US Power Sector’s Total Congestion Costs Reaches $20.8 Billion in 2022

Renewable sources are often curtailed due to insufficient transmission capacity


Congestion costs in regional transmission organization (RTO) regions, excluding the California Independent System Operator (CAISO) region, amounted to $12.1 billion in 2022. Extrapolating these figures to include CAISO and the rest of the United States brings the total congestion costs to $20.8 billion, according to a report by power sector consulting firm Grid Strategies.

The exponential growth in congestion costs is due to the frequent reliance on higher-cost thermal generators, as renewable energy sources are often curtailed due to insufficient transmission capacity.
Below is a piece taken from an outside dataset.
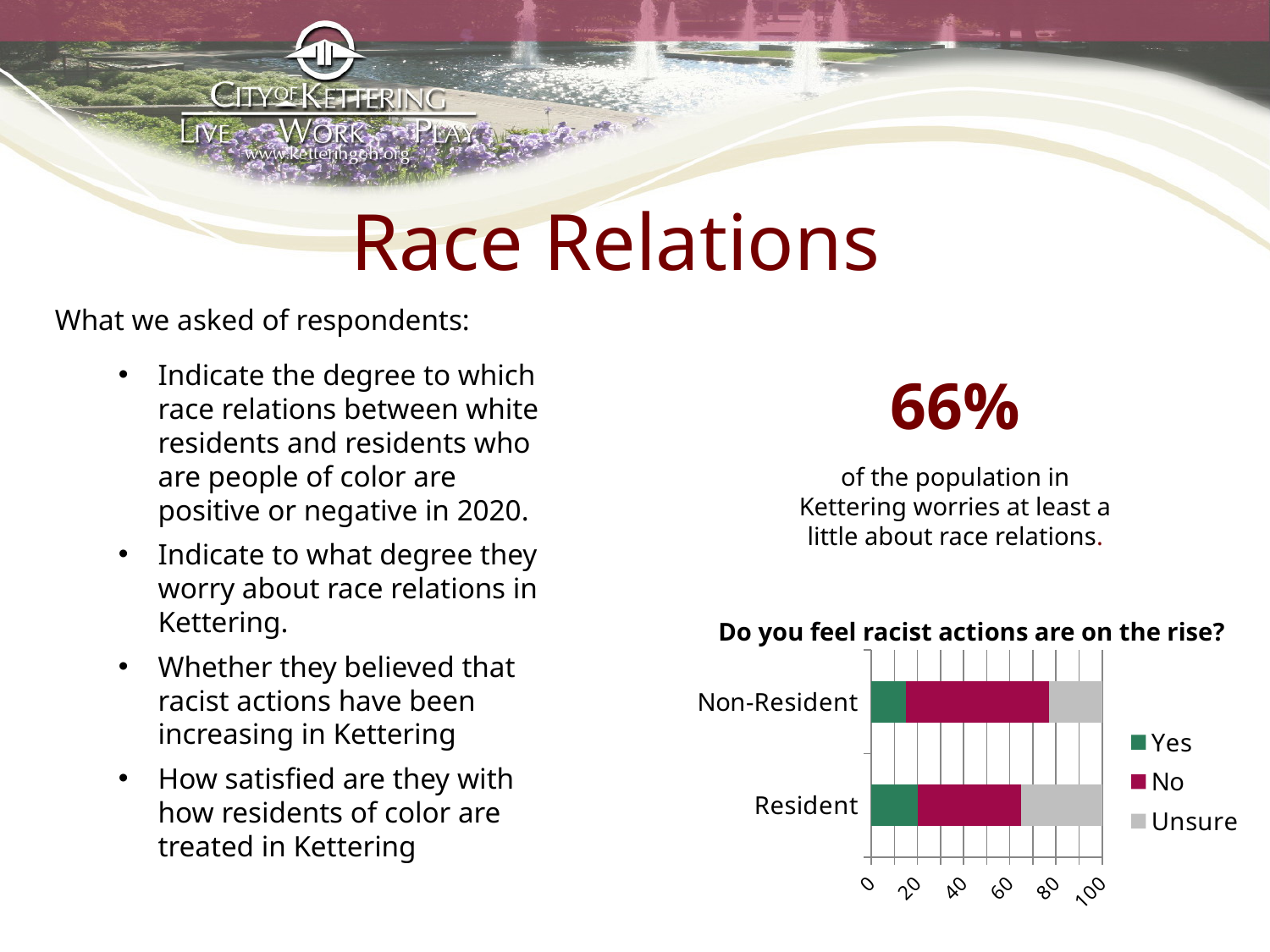
Is the 'Yes' value for Non-Resident greater or less than 20? less Is the 'No' value for Non-Resident greater or less than 40? greater Is the 'Unsure' value for Resident greater or less than 20? greater Which response is shown in green in the chart's legend? Yes How many series does the chart's legend list? 3 For the Non-Resident bar, which response makes up the largest segment? No Which group has the larger 'No' value, Non-Resident or Resident? Non-Resident What kind of chart is shown on the slide? bar chart Which group has the larger 'Unsure' value, Non-Resident or Resident? Resident What is the title of the chart on the slide? Do you feel racist actions are on the rise? How many categories are shown on the chart's vertical axis? 2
This trend is further exacerbated by increased system vulnerability to extreme weather, rising electricity demand, and the preference for clean energy sources often geographically distant from consumers.
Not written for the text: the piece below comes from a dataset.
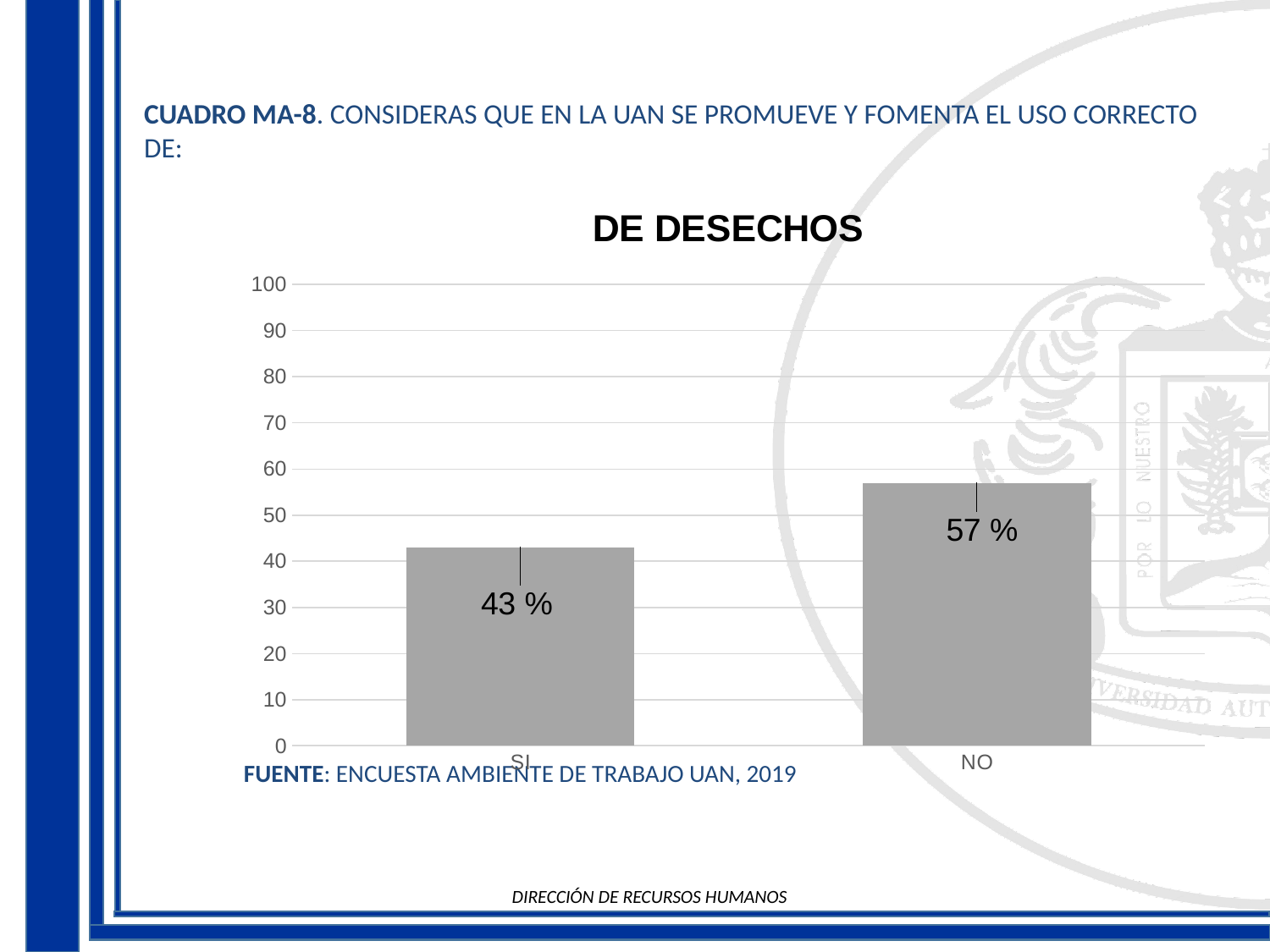
What kind of chart is shown on the slide? bar chart What is the difference between the values for NO and SI? 14 % What is the value for NO? 57 % What is the title of the chart? DE DESECHOS Is the value for SI greater or less than 50? less Which is larger, the value for SI or the value for NO? NO Which category has the lowest value? SI What is the highest value shown on the y axis? 100 Is the value for NO greater or less than 50? greater How many categories are shown on the x axis? 2 Which category has the highest value? NO What is the value for SI? 43 %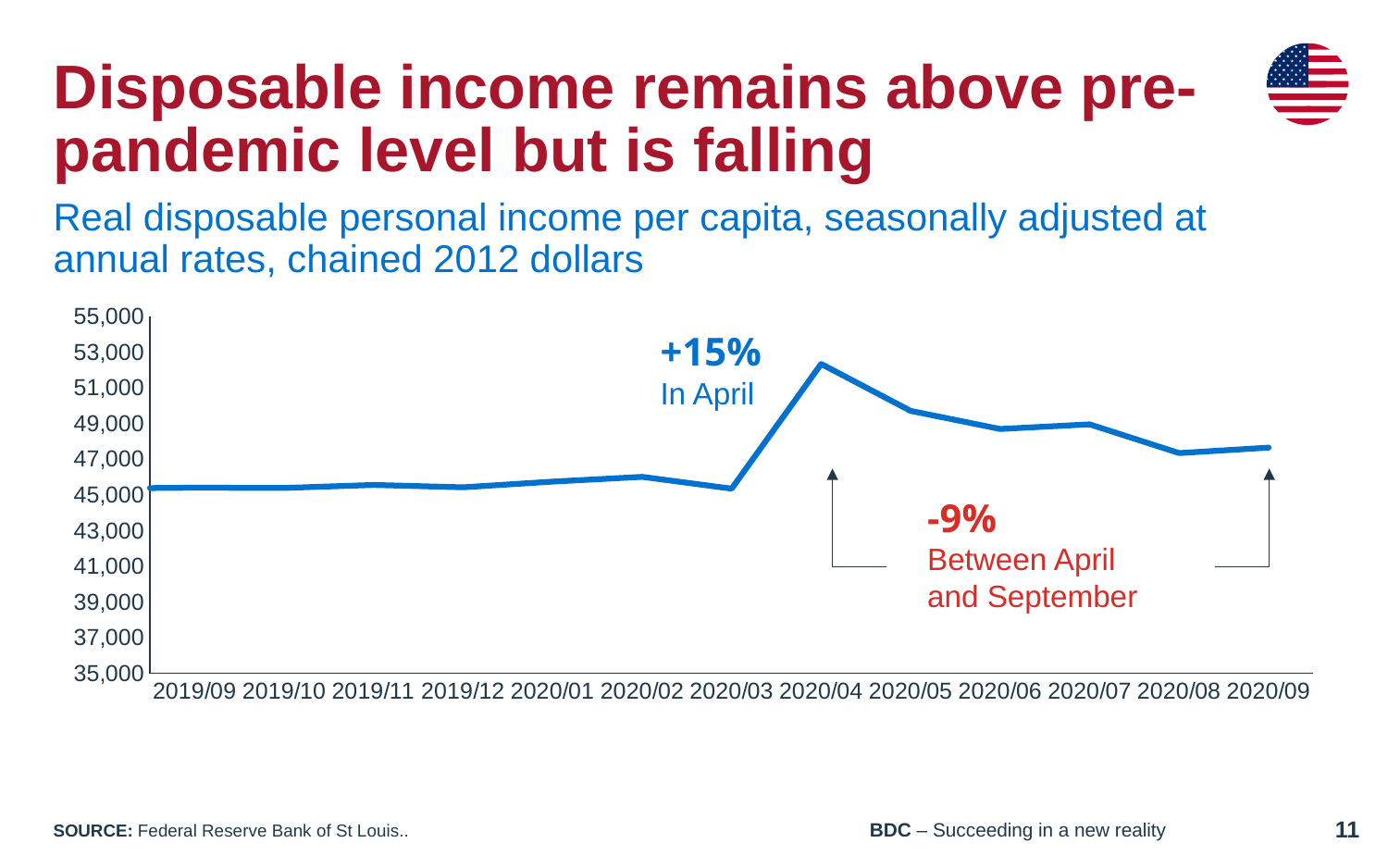
How many monthly data points are plotted on the chart? 13 Is the value for 2020/03 greater or less than 47,000? less Is the value for 2020/08 greater or less than 49,000? less Which month has the highest value on the chart? 2020/04 Is the value for 2020/04 greater or less than 51,000? greater Which is larger, the value for 2020/04 or the value for 2020/09? 2020/04 Which is larger, the value for 2020/09 or the value for 2019/09? 2020/09 What percentage change is annotated on the chart between April and September? -9% Do the values rise or fall between 2020/04 and 2020/09? fall What percentage change is annotated on the chart for April? +15% What kind of chart is shown on the slide? line chart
Annual internal market congestion costs in the U.S. power sector have experienced significant growth in recent years, posing consumer challenges and highlighting the urgent need for transmission infrastructure upgrades.

Congestion costs, which occur when inadequate transmission capacity hinders the delivery of low-cost electricity generation, have nearly doubled from 2020 to 2021 and increased by approximately 56% from 2021 to 2022 across the RTOs and Independent System Operators (ISO). These entities serve around 58% of the country’s electricity load, making congestion costs a pressing issue affecting consumers.

While congestion data in non-RTO regions are not readily available, it can be assumed that congestion outside these transparent markets mirrors that within them. The price transparency and favorable transmission expansion policies in RTO regions tend to reduce congestion compared to non-RTO areas.

Insufficient investments

Increasing transmission capacity remains the most effective strategy to alleviate congestion. However, the investment in new large-scale, high-voltage transmission lines has been insufficient. This is despite the escalating need arising from heightened vulnerability to extreme weather events, growing electricity demand, and increased reliance on variable and clean energy sources far from consumers.

Additionally, the adoption of grid-enhancing technologies (GETs), such as dynamic line ratings, advanced power flow control, and topology optimization, which optimize existing grid infrastructure, has been limited among U.S. utilities.

Certain regions, such as New England, may experience minimal internal congestion but face significant congestion at interregional interfaces, such as the New York-New England connection. Inadequate regional and interregional transmission capacity is the root cause of congestion. It occurs when lower-cost generation cannot reach customers, forcing the dispatch of higher-cost alternatives and raising prices. The construction of new high-voltage transmission lines has considerably decreased since 2010, exacerbating congestion-related issues.

Volatility in fuel prices, particularly natural gas, and coal, contributes to high congestion, as cited by various RTO market monitor reports. Wholesale natural gas prices in the U.S. reached their highest level since 2008, increasing by over 53% from 2021. Transmission outages resulting from scheduled maintenance and upgrades, along with extreme weather events like Winter Storm Elliott in December 2022, have also substantially exacerbated congestion costs.

Lawrence Berkeley National Laboratory found that regional and interregional transmission links are crucial in reducing congestion, with interregional links providing even greater benefits. Berkely Lab estimates that only 5% of hours contribute to 50% of transmission value, emphasizing the significant impact of extreme weather events on transmission systems. As extreme weather events have increased by 67% since 2000, the importance of interregional transfer capability and transmission infrastructure resilience continues to grow.

According to the Berkeley Lab, solar, storage, and wind projects accounted for 95% of over 2 TW of all proposed generation capacity awaiting connection to the grid in the U.S. at the end of 2022.

Marginal value

While RTOs/ISOs mitigate congestion through security-constrained economic commitment and dispatch, transmission expansion planning does not consistently prioritize regional transmission congestion cost reduction. Furthermore, interregional congestion cost reduction opportunities are not adequately considered in RTO/ISO transmission planning. State and federal regulators have an opportunity to assign responsibility for congestion management.

Addressing congestion requires long-term investment in large-scale, high-voltage transmission lines, which can take over a decade to develop. However, given the issue’s urgency, short-term solutions such as GETs can increase transmission capacity on existing infrastructure, alleviating up to 40% or more of congestion. Medium-term strategies, such as reconductoring with advanced conductors, involve replacing traditional steel and wire cores with carbon and composite cores on existing towers and rights of way, enabling increased line capacity.

Last June, the U.S. government launched the Interconnection Innovation e-Xchange initiative to connect more green energy to the country’s grid. The initiative is aimed at cutting the waiting period for clean energy sources in interconnection queues while lowering the grid connection rates.